Prosecutor General Yuri Lutsenko is one of the dragons who has taken over Ukraine after ousting the previous serpent, ex-President Viktor Yanukovych, in 2014.

He seems to have completely forgotten that he was a firebrand revolutionary who harangued about government corruption and oppression under Yanukovych.

Now he has become a puppet of President Petro Poroshenko’s corrupt kleptocratic regime and is lashing out at everyone who dares criticize its corruption, incompetence and lawlessness.

The Verkhovna Rada, Ukraine’s parliament, on November 6 invited Lutsenko to report on the investigations into the terrible murder of whistleblower Kateryna Gandziuk as a result of an acid attack and dozens of other recent attacks on activists all over Ukraine.

Instead of doing his job, Lutsenko smeared and insulted civil society and all those who criticize his poor performance. He urged one of the lawmakers to publically perform a lewd sexual act on him and called other lawmakers and activists “scoundrels.”

Lutsenko also staged a fake resignation show, saying that he would resign but knowing that the Rada would not accept his resignation.

He has become a complete lookalike of one of his predecessors, Yanukovych’s Prosecutor General Viktor Pshonka: like Pshonka, Lutsenko is focusing on persecuting political opponents and spearheading corruption rather than fighting it.

Lawless police

Another revolutionary-turned-kleptocrat is Interior Minister Arsen Avakov.

A corruption case against Avakov’s son Alexander and Avakov’s ex-deputy Sergey Chebotar was closed by Anti-Corruption Prosecutor Nazar Kholodnytsky’s office in July thanks to Avakov’s political leverage. The case was terminated despite immense evidence against them, including video footage of them discussing a corrupt deal and implicating Avakov in the scheme.

Avakov’s Interior Ministry and police have been accused of sabotaging the Gandziuk case and of involvement in the murder. They deny the accusations.

The suspected organiser of the attack, Sergey Torbin, is a former police official.

Before the attack, Gandziuk had also criticized top police official Artem Antonshchuk and Kirill Stremousov, a pro-Russian official from Ilya Kiva’s Socialist Party. Kiva is the current head of the Interior Ministry’s labour union and a former police official and aide to Avakov.

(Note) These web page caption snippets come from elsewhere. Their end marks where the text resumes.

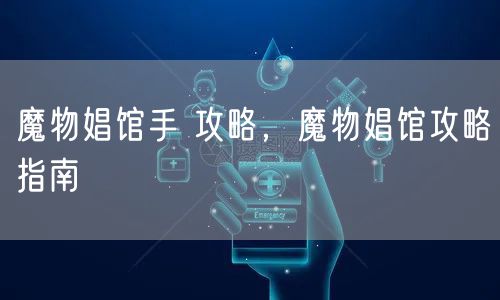 魔物娼馆手 攻略,魔物娼馆攻略指南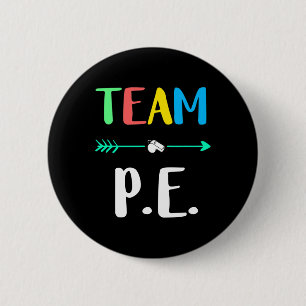 Team P.e. School Teacher Pe Teacher Strong Physica 6 Cm Round Badge
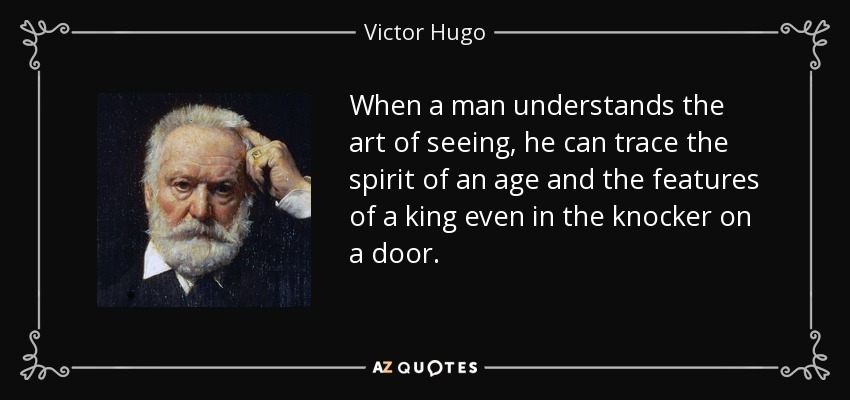 When a man understands the art of seeing, he can trace the spirit of an age and the features of a king even in the knocker on a door. - Victor Hugo
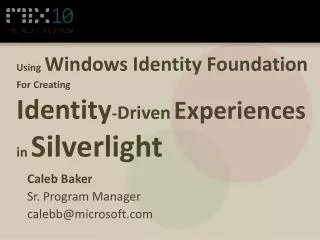 Using Windows Identity Foundation For Creating Identity - Driven Experiences in Silverlight
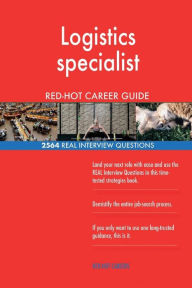 Logistics Specialist Red-Hot Career Guide; 2564 Real Interview Questions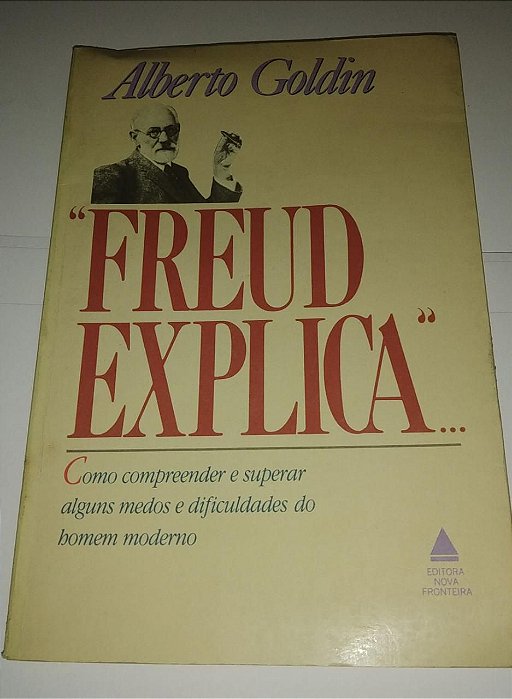 Freud Explica - Alberto Goldin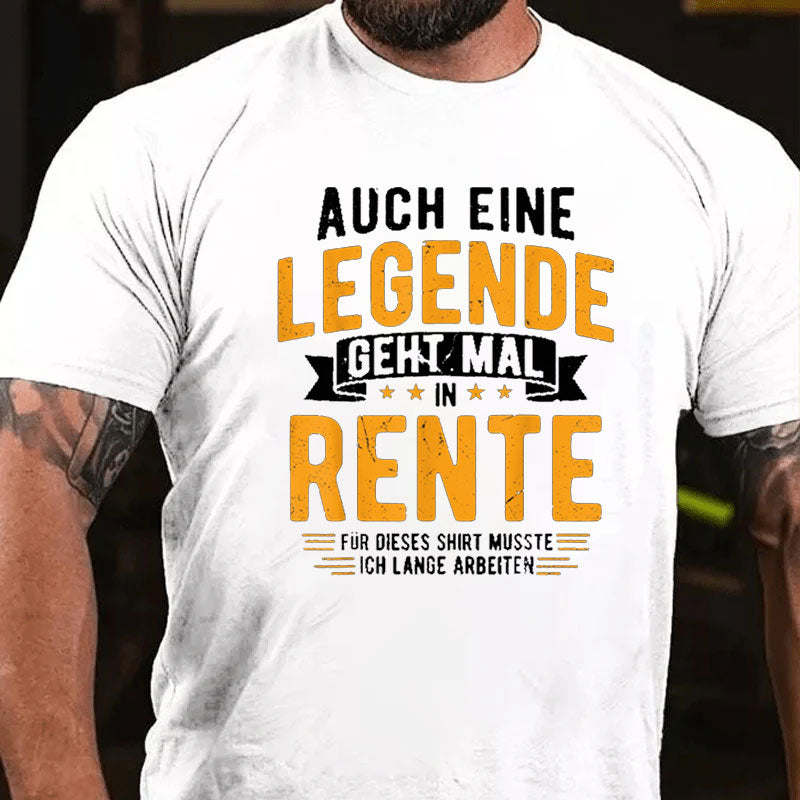 Rentner Auch Eine Legende Geht Mal In Rente 2024 Ruhestand T-Shirt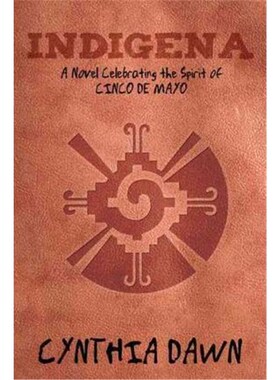 按需印刷Indigena:A Novel Celebrating the Spirit of Cinco de Mayo[9781452538860]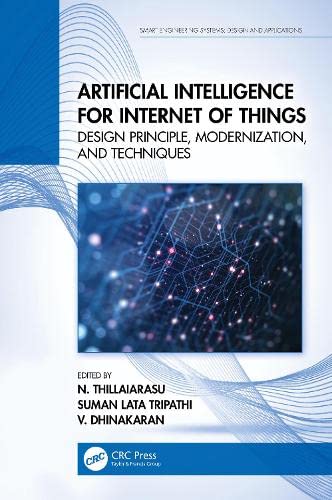 Artificial Intelligence for Internet of Things: Design Principle, Modernization, and Techniques (PDF/EPUB Version)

Corrupt anti-corruption court?

The utter failure of the Ukrainian authorities to move towards the rule of law was also demonstrated on November 6 when the Public Integrity Council, the judiciary’s civil society watchdog, stated the obvious.

The watchdog said that judicial reform in Ukraine had utterly collapsed, and the cleansing of the judiciary had failed. They said the High Qualification Commission had completely blocked their work and left them no scope for cooperation.

This triggered criticism by officials of USAID, who have consistently insisted that the Public Integrity Council continue to cooperate with the discredited High Qualification Commission.

This exposes the perennial problem of US and European officials who have cooperated with Ukrainian kleptocrats for three decades. They collaborated with the corrupt dictatorship of Yanukovych in the same way as they do with the incumbent kleptocrats.

Look at the results: have they achieved justice in Ukraine by shaking hands with cronies of Yanukovych and Poroshenko?

European and U.S. officials are now bracing for the next failure instead of resolving the problems that led to previous failures and thus preventing fiascos in the future.

The High Qualification Commission of Judges on Nov. 6 appointed a foreign expert panel intended to help in the selection of the High Anti-Corruption Court.

But the panel will be a powerless façade unless the following problems are resolved:

First, the High Qualification Commission of Judges has not yet solved the problem of giving the foreign expert panel known as the Public Council of International Experts (PCIE) access to the candidates’ personal data.

If the PCIE doesn’t get access to personal data, its work will be blocked.

Second, the PCIE might be blocked by the High Qualification Commission from assessing the results of candidates’ practical examinations. The High Qualification Commission has previously refused to publish such results, thus casting doubt on whether they were assessed objectively.

Third, the High Qualification Commission still intends to use highly dubious psychological tests that encouraged politically dependent loyalists. The validity of the tests has been questioned, and the commission had the effective authority to assign scores reserved for psychological tests randomly.

Fourth, the High Qualification Commission has utterly refused to change the arbitrary and subjective assessment methodology that enables it to assign most points to candidates without any stated reasons and thus rig the selection of judges and promote corrupt, incompetent and loyal candidates.

These problems can only be resolved if Ukraine’s European and American partners finally help the Ukrainian people by standing firm against Ukraine’s kleptocracy instead of condoning their shenanigans.